He glanced at her, too nervous to be amused. “That’s not funny.” He nodded at the crumbling concrete tenements, the graffiti-scrawled walls, the rubbish-choked patches of waste ground. “This is a no-go area.
Run by drug gangs and rife with gun crime. Even the police don’t come here at night.”
“It’s not night,” said Liz. “It’s ten thirty in the morning. Nearly time for . . . what is it you English have? Elevenses?”
Richard didn’t answer. He didn’t answer because at that moment a gang of around a dozen kids leaped out from where they’d been hiding behind walls and parked vehicles ahead and started pelting Richard’s car with missiles. Bottles and rocks rained down on the bodywork with a series of dull clangs and the shrill jangle of shattering glass.

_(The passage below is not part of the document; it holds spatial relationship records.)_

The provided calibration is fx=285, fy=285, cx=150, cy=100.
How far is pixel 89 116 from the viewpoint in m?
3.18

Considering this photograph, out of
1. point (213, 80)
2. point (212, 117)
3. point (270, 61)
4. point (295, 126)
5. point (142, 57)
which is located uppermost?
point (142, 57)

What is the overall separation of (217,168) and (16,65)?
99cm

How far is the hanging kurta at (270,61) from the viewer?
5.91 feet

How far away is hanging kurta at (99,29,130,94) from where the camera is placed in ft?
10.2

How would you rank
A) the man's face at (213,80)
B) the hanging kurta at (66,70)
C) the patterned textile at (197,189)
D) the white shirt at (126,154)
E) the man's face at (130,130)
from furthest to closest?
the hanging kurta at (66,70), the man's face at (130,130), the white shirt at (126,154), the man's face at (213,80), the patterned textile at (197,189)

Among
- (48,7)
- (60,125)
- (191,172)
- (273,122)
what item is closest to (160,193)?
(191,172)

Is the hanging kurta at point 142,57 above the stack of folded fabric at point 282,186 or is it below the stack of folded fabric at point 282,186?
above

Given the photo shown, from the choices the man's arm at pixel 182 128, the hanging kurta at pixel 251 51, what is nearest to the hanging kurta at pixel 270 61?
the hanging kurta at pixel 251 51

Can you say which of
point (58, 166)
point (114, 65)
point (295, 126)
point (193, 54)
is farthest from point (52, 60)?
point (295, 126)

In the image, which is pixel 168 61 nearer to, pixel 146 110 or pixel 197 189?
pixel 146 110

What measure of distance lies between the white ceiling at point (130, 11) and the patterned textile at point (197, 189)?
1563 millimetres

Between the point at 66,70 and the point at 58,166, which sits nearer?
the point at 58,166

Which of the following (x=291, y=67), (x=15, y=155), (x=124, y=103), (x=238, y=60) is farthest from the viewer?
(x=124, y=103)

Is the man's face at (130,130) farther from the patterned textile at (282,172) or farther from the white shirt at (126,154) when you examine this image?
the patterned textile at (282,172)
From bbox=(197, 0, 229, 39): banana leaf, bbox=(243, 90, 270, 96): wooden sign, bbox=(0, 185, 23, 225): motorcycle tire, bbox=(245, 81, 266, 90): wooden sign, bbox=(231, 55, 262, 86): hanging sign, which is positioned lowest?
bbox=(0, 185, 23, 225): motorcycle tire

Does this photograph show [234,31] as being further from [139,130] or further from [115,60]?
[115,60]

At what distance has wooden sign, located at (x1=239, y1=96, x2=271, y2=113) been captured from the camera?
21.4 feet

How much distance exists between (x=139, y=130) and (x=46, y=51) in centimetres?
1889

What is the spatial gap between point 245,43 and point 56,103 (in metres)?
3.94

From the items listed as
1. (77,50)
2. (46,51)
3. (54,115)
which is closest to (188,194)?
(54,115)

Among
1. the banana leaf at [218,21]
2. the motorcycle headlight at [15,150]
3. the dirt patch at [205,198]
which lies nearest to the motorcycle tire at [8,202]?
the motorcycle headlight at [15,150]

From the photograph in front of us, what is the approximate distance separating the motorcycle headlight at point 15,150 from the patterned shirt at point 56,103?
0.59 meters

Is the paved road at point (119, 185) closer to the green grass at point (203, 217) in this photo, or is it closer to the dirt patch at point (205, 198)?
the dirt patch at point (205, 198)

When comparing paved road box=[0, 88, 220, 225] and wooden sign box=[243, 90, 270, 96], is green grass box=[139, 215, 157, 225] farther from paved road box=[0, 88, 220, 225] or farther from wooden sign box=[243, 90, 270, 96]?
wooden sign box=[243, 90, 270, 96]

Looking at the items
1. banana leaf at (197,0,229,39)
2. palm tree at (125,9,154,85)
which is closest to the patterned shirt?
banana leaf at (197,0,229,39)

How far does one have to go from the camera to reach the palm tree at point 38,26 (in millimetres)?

“Shit!” Richard squealed. He stamped on the brake, then slammed the gears into reverse. The engine screeched and suddenly they were driving backward, quickly and erratically, accompanied by the harsh tang of burnt rubber.
“Watch out!” cried Liz as they missed a parked van by millimeters.
The kids—ranging in age from nine or ten to about sixteen—gave chase, still fishing missiles from their pockets. The older ones looked murderous, but some of the younger ones were laughing, as though it was all just a game to them.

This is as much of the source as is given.